Le manque de connaissances constitue-t-il un autre obstacle majeur à la réalisation de rénovations énergétiques?
"Chaque propriétaire de maison devrait effectivement faire établir un plan de rénovation afin de savoir quelles mesures il pourra et devra prendre pour rendre sa maison climatiquement neutre. Aujourd'hui, nous réagissons encore trop souvent de manière réactive et réfléchissons trop peu en fonction du bâtiment. Par exemple, si le chauffage tombe en panne, nous en faisons installer un nouveau le plus rapidement possible alors que d'autres options auraient peut-être pu nous rapprocher d'une maison climatiquement neutre. L’absence d’un tel plan entraîne la perte d’une belle opportunité. Lorsque quelqu’un vous appelle pour de nouvelles fenêtres, vous pouvez développer, en tant que professionnel, le réflexe de lui demander immédiatement comment cette demande s'inscrit dans son plan de rénovation. Si la personne concernée n'a pas encore de plan, vous pouvez l'orienter vers les autorités compétentes pour obtenir des conseils supplémentaires. Cela offre également des possibilités de bouche à oreille, une publicité importante dans le secteur. Il est nécessaire d'élargir la perspective et de renforcer la collaboration. ”
A quels défis le secteur sera-t-il confronté lorsque la vague de rénovation battra son plein?
"Les technologies de construction sont là, de sorte que j’entrevois surtout des défis au niveau organisationnel. Les travaux devront assurément être intensifiés afin de pouvoir rénover suffisamment de maisons. Si la construction en série s'y prête mieux, celle-ci est cependant relativement rare en Belgique. Dans le cadre d’une rénovation, de nombreuses parties et entreprises seront concernées. Si tous les sous-traitants travaillent de manière non-coordonnée, cela entraînera de nombreux défis logistiques. Il y a aussi des implications sociales.
Supposons, par exemple, qu’il faille procéder à la rénovation énergétique drastique de tout un immeuble à appartements d'un seul coup, tous les occupants devront alors être relogés ailleurs en même temps. Cela peut sembler banal, mais au fur et à mesure que le nombre de rénovations augmentera, nous nous heurterons à des limites. Nous devons y réfléchir maintenant. On examine par exemple actuellement la possibilité de procéder à des rénovations collectives par quartier. Nous devons examiner avec les secteurs de la construction concernés comment travailler (ensemble) différemment et comment donner forme à l’intensification nécessaire des travaux."
La construction climatiquement neutre offre-t-elle également des opportunités pour le secteur?
"Il y a peu de secteurs où l’on sait déjà qu'il y aura plus qu'assez de travail durant les 30 prochaines années. En tant qu'entreprise, vous devez trouver la meilleure façon possible de répondre à l'évolution du marché. Le cadre politique aura un impact énorme sur le marché dans les prochaines années. Dans un premier temps, les autorités stimuleront la rénovation des logements sociaux, des bâtiments publics et des maisons privées. En analysant la politique, on découvrira où se situe le plus grand potentiel de marché. Vous pourrez ensuite voir comment y répondre de manière optimale par le biais d’innovations."
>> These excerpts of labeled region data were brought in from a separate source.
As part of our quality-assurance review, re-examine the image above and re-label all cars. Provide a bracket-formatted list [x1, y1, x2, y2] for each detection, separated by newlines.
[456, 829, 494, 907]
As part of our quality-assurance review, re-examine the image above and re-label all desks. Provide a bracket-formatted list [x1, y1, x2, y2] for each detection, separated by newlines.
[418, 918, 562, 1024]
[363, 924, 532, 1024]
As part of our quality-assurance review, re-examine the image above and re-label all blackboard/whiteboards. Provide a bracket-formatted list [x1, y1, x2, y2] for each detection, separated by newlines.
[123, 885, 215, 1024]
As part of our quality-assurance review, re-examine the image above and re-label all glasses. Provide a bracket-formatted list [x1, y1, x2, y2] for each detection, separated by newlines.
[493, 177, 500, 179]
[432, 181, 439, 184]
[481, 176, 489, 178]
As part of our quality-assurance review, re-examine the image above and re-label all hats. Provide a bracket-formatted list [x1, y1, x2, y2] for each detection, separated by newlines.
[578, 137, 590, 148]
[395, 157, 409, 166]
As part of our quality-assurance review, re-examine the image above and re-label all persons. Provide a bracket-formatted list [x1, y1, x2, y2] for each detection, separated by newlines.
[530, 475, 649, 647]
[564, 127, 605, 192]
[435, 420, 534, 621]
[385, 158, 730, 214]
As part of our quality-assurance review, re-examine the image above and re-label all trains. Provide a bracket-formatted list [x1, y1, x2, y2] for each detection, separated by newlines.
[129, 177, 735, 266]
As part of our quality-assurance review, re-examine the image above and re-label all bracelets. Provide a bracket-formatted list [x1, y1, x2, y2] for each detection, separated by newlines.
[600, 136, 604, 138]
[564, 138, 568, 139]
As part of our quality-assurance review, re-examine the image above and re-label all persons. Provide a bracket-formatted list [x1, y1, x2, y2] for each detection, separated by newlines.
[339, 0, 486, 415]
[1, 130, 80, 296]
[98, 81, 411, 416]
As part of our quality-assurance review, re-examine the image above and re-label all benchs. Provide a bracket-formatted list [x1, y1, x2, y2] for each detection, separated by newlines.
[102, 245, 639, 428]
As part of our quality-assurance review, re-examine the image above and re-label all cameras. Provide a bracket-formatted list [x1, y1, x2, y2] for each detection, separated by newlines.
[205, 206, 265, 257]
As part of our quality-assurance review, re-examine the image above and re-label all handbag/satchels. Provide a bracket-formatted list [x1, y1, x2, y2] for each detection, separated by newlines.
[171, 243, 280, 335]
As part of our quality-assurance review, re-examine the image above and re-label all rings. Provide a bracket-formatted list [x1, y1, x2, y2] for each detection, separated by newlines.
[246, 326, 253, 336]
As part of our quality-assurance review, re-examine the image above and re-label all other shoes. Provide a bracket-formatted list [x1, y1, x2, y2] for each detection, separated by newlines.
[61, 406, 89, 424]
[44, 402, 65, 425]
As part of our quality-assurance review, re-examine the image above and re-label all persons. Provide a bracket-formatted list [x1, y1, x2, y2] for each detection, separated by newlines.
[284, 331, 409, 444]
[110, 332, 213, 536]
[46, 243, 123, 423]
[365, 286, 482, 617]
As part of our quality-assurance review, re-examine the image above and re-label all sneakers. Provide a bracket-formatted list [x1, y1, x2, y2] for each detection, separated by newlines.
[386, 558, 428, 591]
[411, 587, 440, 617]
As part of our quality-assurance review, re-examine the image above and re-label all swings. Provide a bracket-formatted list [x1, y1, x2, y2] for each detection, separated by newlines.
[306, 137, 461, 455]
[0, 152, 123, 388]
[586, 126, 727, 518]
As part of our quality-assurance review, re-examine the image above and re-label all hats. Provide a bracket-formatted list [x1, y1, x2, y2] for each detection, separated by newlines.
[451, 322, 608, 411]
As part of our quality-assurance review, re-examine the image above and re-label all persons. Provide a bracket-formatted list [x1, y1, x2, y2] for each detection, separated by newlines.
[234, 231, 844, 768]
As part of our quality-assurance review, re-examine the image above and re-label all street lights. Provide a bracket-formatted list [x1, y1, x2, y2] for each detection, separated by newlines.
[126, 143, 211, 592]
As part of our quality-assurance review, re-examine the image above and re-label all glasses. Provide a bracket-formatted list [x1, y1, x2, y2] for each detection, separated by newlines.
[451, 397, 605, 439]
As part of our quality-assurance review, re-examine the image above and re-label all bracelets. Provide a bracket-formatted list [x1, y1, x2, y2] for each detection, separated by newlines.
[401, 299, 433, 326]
"Vous pouvez également influencer la méthodologie des performances énergétiques et les conseils en rénovation élaborés par les autorités, à condition de pouvoir justifier objectivement la mesure dans laquelle votre solution ou votre technologie aura un impact positif sur les performances énergétiques, climatiques ou de confort du bâtiment. Vous augmenterez ainsi les chances que votre solution soit retenue lorsque les candidats à la rénovation devront faire des choix. Les autorités ne savent pas non plus toujours où en sont précisément certaines innovations. Cette contribution doit vraiment venir de manière proactive du secteur. Nous soutenons nos membres dans cette démarche et examinons ensemble comment calquer leur développement professionnel sur le cadre politique."
Le professionnel de la construction doit-il s’attendre à de nombreux défis dans les années à venir?
"Neutralité climatique, économie circulaire, ... De nombreuses problématiques sociales importantes auront un impact sur son travail, sans faire partie de leur activité principale. Le secteur doit avant tout produire et installer des menuiseries et procéder à des innovations dans ce domaine. Les entreprises n'ont pas l'habitude d'analyser un cadre politique et de calquer leurs innovations sur celui-ci. Vous pouvez dans ce cadre soit vous faire aider par des bureaux d'études externes ou des organisations comme nôtre, soit commencer à développer de l'expertise en interne."
"L'investissement aura quoi qu’il en soit du sens; ces thématiques perdureront et impacteront encore vos activités professionnelles pendant des décennies. L'avantage est que les questions sont très claires. Prenez par exemple l'intensification nécessaire des rénovations: si vous y apportez une bonne réponse, le marché s’en saisira de toute façon. Il y a donc énormément de défis, mais au moins autant de possibilités."